> _Отрывок текста_
****************

Круг друзей и недругов

   Нью-Йорка нет в лирике Бродского, но в этом многообразном мегаполисе Бродский нашел свою нишу, чувствовал себя как дома. Помогало этому и то, что какой-то одной, житейской, стороной своей личности Бродский соответствовал классическому представлению об энергичном, задиристом и бойком на язык ньюйоркце. 13 декабря 1987 года заметка в «Нью-Йорк таймс» была посвящена встрече Бродского и тогдашнего мэра Нью-Йорка Коча. Коч пригласил новоиспеченного нобелевского лауреата в Сити Холл, и чинная беседа вскоре, на глазах репортеров, перешла в словесную дуэль между двумя находчивыми говорунами. Под конец беседы Коч спросил Бродского, страдал ли он в Советском Союзе от антисемитизма. «Меня в детстве иногда дразнили, потому что я плохо выговариваю ри л», сказал Бродский. Коч удивился: «Разве это признак еврея? А я прекрасно произношу ри л» – и огласил зал гулким ли раскатистым р.Дав мэру закончить фонетическую демонстрацию, Бродский сказал: «Видимо, вы не вполне настоящий еврей». Когда в девяностые годы вагоны нью-йоркской подземки стали украшать плакатиками с короткими стихотворными цитатами, Бродский дал для плаката импровизированное двустишие, похожее на девиз ньюйоркца из нью-йоркского мифа:
 
Sir, you are tough, and I am tough.

****************

> _Выдержки из записей_
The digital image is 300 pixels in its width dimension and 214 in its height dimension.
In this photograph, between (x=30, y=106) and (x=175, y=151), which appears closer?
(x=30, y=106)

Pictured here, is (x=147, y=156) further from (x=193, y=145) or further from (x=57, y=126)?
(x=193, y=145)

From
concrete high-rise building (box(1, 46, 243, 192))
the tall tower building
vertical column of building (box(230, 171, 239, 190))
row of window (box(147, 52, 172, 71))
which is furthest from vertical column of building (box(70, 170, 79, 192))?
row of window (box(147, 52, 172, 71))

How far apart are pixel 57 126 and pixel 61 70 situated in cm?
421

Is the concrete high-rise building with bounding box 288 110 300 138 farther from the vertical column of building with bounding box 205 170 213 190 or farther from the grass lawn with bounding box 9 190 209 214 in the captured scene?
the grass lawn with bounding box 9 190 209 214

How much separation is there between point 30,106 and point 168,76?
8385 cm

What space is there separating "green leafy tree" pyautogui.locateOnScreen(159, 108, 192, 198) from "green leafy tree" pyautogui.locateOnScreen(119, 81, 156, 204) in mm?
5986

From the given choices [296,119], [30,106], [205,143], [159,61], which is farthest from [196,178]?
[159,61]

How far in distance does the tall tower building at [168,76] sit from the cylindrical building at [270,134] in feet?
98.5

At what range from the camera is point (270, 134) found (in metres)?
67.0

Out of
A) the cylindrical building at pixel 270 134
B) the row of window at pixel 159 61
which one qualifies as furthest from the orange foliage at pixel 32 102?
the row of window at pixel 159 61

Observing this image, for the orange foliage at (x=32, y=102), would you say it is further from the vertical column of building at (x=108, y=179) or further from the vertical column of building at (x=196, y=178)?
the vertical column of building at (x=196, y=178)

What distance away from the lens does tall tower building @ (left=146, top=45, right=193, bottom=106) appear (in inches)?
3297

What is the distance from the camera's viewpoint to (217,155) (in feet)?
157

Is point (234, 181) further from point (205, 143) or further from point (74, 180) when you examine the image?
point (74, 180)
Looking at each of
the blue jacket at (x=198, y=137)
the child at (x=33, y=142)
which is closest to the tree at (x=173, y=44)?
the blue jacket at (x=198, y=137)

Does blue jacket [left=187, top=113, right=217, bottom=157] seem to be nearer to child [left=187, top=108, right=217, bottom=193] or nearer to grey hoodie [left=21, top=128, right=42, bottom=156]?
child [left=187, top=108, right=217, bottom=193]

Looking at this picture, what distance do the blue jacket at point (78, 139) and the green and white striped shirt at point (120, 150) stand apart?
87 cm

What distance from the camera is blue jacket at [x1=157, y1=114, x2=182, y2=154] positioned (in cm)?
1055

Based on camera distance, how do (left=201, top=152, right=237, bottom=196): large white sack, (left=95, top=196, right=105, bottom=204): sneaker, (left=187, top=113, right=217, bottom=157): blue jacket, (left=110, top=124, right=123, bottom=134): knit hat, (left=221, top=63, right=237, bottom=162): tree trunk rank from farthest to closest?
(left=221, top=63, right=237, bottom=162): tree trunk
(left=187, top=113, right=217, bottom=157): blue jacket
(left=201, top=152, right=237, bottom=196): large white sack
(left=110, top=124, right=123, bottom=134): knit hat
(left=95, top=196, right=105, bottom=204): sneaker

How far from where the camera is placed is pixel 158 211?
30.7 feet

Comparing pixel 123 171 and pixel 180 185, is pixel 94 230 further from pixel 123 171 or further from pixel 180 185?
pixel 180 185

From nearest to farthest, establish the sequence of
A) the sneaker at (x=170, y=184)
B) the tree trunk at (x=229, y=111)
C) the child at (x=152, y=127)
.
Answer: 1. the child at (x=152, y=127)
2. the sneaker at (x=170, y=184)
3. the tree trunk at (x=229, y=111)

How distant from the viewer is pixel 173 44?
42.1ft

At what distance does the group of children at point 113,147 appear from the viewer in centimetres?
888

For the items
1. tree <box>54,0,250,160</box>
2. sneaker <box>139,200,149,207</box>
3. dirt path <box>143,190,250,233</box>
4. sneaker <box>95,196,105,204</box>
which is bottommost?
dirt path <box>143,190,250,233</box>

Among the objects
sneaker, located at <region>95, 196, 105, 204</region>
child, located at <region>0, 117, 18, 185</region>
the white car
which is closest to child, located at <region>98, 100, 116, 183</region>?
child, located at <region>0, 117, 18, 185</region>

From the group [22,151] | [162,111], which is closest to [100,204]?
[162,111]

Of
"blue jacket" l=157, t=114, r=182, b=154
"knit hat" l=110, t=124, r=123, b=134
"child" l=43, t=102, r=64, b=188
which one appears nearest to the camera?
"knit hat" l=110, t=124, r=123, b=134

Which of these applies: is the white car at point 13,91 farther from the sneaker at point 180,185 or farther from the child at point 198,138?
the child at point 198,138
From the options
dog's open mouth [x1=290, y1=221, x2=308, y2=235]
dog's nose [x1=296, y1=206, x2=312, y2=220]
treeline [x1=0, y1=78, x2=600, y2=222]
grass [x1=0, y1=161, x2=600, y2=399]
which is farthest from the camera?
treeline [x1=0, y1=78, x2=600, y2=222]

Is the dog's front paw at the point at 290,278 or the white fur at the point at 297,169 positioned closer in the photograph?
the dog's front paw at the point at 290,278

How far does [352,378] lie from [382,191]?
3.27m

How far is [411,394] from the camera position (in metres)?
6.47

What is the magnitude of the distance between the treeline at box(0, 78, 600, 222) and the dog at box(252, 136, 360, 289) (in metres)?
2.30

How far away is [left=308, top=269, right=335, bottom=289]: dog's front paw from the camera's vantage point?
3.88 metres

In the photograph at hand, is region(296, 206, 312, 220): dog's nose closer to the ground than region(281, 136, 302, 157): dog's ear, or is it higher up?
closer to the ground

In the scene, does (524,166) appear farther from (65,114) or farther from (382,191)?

****************

> _Задание_
Какого числа вышла заметка в «Нью-Йорк таймс» о встрече Бродского с мэром Кочем, согласно тексту о Бродском в Нью-Йорке? Записи никак не связаны с текстом.

> _Ответ_
13 декабря 1987 года.